Phi-3 is a family of open source small language models developed and made available by Microsoft.
“Small language models are designed to perform well for simpler tasks, are more accessible and easier to use for organizations with limited resources, and they can be more easily fine-tuned to meet specific needs. They are well suited for applications that need to run locally on a device, where a task doesn’t require extensive reasoning and a quick response is needed,” Misha Bilenko, corporate vice president for Microsoft GenAI, wrote in a blog post.
The idea behind developing a model so small was inspired by Microsoft researcher Ronan Elden reading a bedtime story to his daughter, which led him to think “how did she learn this word? How does she know how to connect these words?”
Applying this to AI, Elden wondered what would happen if an AI model was trained just on words that would be understood by a 4-year-old.

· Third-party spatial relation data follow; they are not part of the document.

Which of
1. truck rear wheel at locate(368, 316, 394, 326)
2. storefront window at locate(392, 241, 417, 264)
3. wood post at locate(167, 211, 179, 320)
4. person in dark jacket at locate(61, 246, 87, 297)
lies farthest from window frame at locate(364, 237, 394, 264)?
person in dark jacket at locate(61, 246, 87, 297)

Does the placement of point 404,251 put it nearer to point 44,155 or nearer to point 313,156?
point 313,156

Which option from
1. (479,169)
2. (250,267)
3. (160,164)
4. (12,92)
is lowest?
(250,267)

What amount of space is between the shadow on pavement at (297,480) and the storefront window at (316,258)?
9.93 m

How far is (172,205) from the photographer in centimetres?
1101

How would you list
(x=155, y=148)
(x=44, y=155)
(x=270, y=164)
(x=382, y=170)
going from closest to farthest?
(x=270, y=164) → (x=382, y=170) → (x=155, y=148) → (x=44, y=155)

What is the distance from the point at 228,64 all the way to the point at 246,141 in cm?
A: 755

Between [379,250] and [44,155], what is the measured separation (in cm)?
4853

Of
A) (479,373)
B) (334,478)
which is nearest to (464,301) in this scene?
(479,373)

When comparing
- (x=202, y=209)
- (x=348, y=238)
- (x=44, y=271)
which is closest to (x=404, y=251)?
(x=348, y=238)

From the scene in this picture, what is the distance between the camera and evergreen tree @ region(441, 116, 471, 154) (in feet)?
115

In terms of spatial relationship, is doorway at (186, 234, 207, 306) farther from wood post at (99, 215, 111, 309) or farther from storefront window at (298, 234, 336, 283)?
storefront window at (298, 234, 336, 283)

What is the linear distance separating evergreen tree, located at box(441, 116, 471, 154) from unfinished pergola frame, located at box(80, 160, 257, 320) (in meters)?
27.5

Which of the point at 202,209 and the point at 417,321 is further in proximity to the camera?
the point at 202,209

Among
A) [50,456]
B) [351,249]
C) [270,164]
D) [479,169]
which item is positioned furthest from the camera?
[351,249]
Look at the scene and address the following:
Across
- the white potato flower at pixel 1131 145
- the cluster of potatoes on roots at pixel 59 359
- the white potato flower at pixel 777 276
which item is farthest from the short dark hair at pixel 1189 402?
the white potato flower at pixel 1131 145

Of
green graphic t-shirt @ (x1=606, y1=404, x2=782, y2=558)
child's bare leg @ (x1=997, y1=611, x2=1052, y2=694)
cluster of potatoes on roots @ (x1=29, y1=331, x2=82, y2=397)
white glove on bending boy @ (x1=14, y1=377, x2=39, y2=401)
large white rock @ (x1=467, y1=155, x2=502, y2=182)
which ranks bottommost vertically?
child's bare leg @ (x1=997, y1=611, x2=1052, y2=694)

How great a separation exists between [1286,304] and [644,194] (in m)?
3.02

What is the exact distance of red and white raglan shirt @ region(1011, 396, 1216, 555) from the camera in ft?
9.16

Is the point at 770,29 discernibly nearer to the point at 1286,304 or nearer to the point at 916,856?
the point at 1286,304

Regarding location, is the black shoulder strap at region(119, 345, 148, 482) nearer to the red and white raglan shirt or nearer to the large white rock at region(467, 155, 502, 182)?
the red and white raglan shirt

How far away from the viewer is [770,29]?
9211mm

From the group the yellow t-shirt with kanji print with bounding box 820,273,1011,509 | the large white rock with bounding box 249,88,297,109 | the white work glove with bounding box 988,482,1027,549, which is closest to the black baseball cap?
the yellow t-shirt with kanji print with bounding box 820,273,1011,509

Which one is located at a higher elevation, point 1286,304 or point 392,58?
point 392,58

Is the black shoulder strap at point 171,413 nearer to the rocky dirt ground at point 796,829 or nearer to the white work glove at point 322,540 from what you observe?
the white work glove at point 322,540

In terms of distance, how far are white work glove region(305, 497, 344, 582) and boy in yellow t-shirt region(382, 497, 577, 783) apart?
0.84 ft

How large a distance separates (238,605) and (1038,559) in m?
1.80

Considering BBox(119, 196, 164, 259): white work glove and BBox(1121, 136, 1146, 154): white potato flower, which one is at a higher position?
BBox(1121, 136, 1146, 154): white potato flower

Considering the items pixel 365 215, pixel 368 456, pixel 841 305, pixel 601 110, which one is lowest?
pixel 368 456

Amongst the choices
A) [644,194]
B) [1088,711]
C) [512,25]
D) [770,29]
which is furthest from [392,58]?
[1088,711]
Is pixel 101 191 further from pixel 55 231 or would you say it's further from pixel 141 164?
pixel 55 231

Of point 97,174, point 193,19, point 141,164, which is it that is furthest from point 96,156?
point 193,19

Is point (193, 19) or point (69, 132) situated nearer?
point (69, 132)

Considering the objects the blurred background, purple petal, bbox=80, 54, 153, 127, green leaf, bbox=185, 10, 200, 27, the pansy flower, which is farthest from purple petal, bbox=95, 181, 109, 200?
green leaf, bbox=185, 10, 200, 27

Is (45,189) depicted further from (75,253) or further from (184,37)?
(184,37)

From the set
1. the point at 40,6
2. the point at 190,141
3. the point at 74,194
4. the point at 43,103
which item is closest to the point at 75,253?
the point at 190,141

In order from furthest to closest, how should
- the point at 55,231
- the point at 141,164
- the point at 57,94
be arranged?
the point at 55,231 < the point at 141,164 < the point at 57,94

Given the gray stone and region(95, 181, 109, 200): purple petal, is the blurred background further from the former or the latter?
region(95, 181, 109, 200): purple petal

Phi-3 comes in a variety of options:
- Phi-3-vision is a 4.2B parameter model that capable of understanding both text and vision
- Phi-3-mini is a 3.8B parameter model, available in 128K and 4K context length options
- Phi-3-small is a 7B parameter model, available in 128K and 4K context length options
- Phi-3-medium is a 14B parameter model, available in 128K and 4K context length options
Phi-3-vision is the first multimodal model in the family, and can generate insights from charts and diagrams. “Phi-3-vision builds on the language capabilities of the Phi-3-mini, continuing to pack strong language and image reasoning quality in a small model,” Bilenko wrote.
According to Microsoft, compared to other models, Phi-3 performs well. For example, Phi-3-small beats GPT-3.5T across a variety of language, reasoning, coding, and math benchmarks, while Phi-3-medium beats out Gemini 1.0 Pro. Additionally, Phi-3-vision outperforms Claude-3 Haiku and Gemini 1.0 Pro V in general visual reasoning tasks, OCR, table, and chart understanding tasks.
All of the Phi-3 models are currently available on Azure AI and Hugging Face.